A few misconceptions abut Direct To Disc should be cleared-up right away. We hear about there being No Second Chance. You get it right all the way through, there's no stopping or overdubbing. True, but nevertheless there are tons of blank master discs at the recording and mastering studios, and what REALLY happens is the band performs their music in real time...over and over again till everyone is happy. The master are all considered and the very best ones (side 1 and 2) are pressed under careful control for the limited-edition disc itself. That's what you're (hopefully) enjoying as you as you scan this jacket. Days of setting-up, getting the sounds right, and rehearsal, led to the magic moments on this record. The band's own sound modifiers have been used throughout. No studio tricks, no overdubbing. This is FM at is very best, live. And leaving-out the tape in the recording process and putting-it-down right on the master disc....gives us that much more cleanness and clarity. In short, you are listening to a masterpiece of real-time recording.
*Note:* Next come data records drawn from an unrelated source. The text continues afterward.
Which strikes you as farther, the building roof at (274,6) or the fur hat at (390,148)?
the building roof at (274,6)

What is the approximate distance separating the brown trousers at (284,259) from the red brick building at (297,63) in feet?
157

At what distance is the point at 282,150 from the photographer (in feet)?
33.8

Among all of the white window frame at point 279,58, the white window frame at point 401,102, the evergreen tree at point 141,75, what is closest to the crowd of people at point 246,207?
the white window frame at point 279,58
The brilliance that shows on these tow compositions may not come to you for the first listen, for it's the subtleties that make FM so outstanding. Check out the sounds Marty is getting out of the drum kit. The strokes Ben employs on his parts. Cam's intentional-NOT-up-front vocals. And as you enjoy this recording, try to picture the actual performance; cables strewn over the studio floor...Marty smiling at executing a particularly difficult percussive phrase...Ben, in an alcove looking mostly at Cam, grooving on what's happening. And Cam himself, intensely masterminding his collection of instruments, grinning with pride at the magic vibes in the air.
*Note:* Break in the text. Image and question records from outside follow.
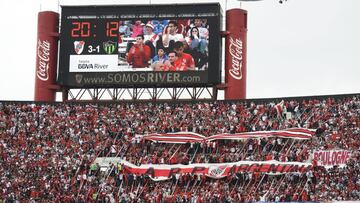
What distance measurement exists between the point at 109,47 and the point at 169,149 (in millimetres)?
8559

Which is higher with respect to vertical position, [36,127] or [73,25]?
[73,25]

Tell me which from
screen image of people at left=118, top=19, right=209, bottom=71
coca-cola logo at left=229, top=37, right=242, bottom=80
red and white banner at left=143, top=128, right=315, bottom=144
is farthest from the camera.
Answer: screen image of people at left=118, top=19, right=209, bottom=71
And indeed this album IS magic. More so than most. The blend of Deller, Hawkins, and recent addition Mink make it so. Their discipline and willingness to experiment are constantly at odds. Their music and their hardware molds into magic. This is an album of quiet excitement, carefully planned and considered, but nevertheless fresh and innovative. And after all, Direct to Disc or otherwise, isn't that what contemporary music SHOULD be all about?